Ogive?!?!?! or just jive?

Discussion in 'Ammunition & Reloading' started by cliffspot, Nov 11, 2010.

  1. cliffspot

    cliffspot New Member

    I used to work for an ammo company in 2009. We had Ammoload automated machines. One in 9mm and the other in 45 ACP. The owner started off with top shelf components and the machines ran perfectly. Then he started using cheaper components and the machines jammed constantly. one problem that we butted heads about was cartridge over all length. He liked loading to max length citing "reduced pressure issues". I said the loads we were using weren't max loads so we had no problem with pressure. The thing that bothered me was that we changed bullet brands a lot...whatever was cheaper. All 230 gr FMJ's in 45. he said as long as it fit in the gauge it was fine. I said no way. The ogive of the bullets are different, therefore the seating depth must change.
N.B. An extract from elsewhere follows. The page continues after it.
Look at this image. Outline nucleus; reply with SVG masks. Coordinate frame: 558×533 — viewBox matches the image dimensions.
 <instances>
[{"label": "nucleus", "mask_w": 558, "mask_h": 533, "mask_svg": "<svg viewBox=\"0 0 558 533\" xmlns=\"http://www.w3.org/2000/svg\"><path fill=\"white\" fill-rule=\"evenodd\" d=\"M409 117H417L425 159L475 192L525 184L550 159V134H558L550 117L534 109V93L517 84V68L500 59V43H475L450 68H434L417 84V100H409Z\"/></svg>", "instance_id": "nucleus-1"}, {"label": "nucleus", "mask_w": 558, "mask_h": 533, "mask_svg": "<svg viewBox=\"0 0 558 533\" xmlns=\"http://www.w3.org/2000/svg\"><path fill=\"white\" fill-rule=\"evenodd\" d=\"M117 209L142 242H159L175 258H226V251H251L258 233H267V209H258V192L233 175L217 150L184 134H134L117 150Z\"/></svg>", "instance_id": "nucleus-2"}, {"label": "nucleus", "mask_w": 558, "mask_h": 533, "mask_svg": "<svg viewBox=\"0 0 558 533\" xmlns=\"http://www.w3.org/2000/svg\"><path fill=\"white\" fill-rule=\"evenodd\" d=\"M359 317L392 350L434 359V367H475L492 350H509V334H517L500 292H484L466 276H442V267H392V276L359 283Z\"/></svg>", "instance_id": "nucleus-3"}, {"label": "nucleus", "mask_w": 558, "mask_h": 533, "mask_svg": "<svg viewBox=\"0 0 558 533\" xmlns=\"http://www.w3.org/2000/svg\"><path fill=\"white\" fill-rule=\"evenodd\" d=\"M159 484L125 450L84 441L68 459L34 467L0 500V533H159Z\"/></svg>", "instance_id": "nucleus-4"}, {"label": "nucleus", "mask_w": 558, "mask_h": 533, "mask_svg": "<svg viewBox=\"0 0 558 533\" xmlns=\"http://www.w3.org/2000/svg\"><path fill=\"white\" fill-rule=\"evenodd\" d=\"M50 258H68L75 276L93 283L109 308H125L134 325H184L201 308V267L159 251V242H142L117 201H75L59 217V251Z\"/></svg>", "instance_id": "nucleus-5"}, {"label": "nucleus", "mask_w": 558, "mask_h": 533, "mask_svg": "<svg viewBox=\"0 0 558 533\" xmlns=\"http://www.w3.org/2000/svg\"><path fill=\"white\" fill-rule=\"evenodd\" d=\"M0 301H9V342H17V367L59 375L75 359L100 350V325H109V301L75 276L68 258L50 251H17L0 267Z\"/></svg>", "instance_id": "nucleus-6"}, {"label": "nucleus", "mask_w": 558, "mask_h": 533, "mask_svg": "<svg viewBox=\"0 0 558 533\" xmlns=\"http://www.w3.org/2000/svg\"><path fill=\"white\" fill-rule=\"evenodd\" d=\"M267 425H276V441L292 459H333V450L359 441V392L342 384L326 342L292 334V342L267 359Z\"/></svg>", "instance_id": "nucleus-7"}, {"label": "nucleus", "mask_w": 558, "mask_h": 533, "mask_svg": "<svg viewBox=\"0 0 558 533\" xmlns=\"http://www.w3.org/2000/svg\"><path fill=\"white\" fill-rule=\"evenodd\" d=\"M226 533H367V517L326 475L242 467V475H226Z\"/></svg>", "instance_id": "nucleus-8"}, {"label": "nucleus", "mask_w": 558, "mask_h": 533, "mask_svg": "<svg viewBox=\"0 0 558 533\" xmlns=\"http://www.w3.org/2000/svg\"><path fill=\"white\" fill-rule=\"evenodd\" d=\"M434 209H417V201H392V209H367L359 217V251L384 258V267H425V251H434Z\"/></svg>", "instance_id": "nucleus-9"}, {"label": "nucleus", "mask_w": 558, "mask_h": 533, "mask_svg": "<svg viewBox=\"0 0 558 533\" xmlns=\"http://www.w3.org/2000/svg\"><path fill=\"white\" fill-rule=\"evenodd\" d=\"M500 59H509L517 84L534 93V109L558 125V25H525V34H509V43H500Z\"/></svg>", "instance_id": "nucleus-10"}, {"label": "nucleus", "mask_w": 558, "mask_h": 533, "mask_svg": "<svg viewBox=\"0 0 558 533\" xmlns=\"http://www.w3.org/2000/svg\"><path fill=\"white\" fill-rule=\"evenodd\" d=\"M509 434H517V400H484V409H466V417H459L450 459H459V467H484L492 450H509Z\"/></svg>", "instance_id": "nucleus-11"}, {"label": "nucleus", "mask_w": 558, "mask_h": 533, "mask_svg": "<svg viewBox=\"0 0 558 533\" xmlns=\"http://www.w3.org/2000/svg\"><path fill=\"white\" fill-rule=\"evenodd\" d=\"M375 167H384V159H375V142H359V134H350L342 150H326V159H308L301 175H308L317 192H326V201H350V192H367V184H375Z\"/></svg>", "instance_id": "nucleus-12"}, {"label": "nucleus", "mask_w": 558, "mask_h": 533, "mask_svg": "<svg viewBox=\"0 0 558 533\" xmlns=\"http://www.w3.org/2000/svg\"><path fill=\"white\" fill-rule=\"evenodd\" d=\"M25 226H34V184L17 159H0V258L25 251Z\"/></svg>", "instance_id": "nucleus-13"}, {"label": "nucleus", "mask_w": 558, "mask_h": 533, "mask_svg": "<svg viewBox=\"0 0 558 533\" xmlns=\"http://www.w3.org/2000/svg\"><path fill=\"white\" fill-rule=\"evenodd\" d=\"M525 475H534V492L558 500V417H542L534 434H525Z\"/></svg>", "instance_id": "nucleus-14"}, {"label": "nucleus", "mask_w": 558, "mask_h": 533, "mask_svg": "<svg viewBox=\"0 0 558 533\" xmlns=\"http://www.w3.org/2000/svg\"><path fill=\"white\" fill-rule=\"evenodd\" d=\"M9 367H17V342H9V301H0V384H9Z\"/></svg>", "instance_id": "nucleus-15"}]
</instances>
I suggested he use a barrel from on of the many new 1911's we had for sale...or even get a cheap GI barrel to use for a test gauge. "No need, as long as it fits in the chamber gauge and doesn't stick out of the top we will be fine!" WRONG!! I was taught that the chamber gauge is fine for checking the fit of the round but not actually the OAL. Ogive is what messes that up. If you have 2 same weight bullets in the same caliber; one with a pointier profile versus a blunt profile, you have to seat the blunt bullet a little deeper or it will touch the lands in the barrel.....Not what you want in an autoloading pistol! THAT's when you get pressure problems! Use a barrel for that caliber...I use my CZ barrel for 9mm and an old Series 70 barrel (with the collet bushing still attached!) for 45 ACP. When you drop in the round you should hear a poik sound (hard to describe.....let alone spell!) and the round should turn freely in the chamber. If it is too long you will hear a very dull sound as the bullet hits the lands and it will not turn easily in the chamber. You can also see scratches from the lands on the bullet when you remove the round from the barrel. Sounds so basic but I only learned it 3 years ago after loading since 1986! Thank you D.K. the master loader of Miami! He is the Yoda reloda! hahaha!
  2. JonM

    JonM Moderator

    i reset my seating die after checking a loaded round to make sure i am jusssst under the MOAL. since i have several different 45's and i use under max loads a little deeper seat isnt going to make any differences. however you should use a gauge or caliper or micrometer to actually judge the oal of the round. not a drop test into a barrel as a final determiner. chambers are all made to a minimum standard size that the MOAL will fit.

    your boss should have checked the run to ensure each batch at each component change hadnt chaged.

    if you are hand fitting the round to a spefific gun you can exceed the MOAL if your particualr chamber allows it. and chambering a round and adjusting from there is a viable means of doing so.

  3. noylj

    noylj Member

    The Science of COL

    Your boss was a little blase and you worry too much and expect the world to be controlled by rules.
    The best gage is the barrel of the gun. No body NEEDS calipers or case gages or such. They help, but aren't needed.
    I always start off testing of a new bullet by determining the max COL that works in my guns. Your boss had to worry about all guns, and the case gage was what he should go by.
    Some barrels have rifling a LONG way down the barrel. Others have the rifling very CLOSE to the end of the chamber.
    Some people believe that there is a science to COL and they measure the bore diameter of the bullet and have their own idea about how much of the bore diameter section has to be beyond the case mouth.
    The best test is to load an inert dummy round or two and determine the longest COL that does not push the bullet into the rifling (unless you are firing a lead bullet at light target velocity), fits in the magazine (or the cylinder), and feeds and fully chambers in the gun.
  4. JonM

    JonM Moderator

    i disagree about gages. if your loading commercially a gage must be used since you cant test with the barrel that everyone one of your customers is using.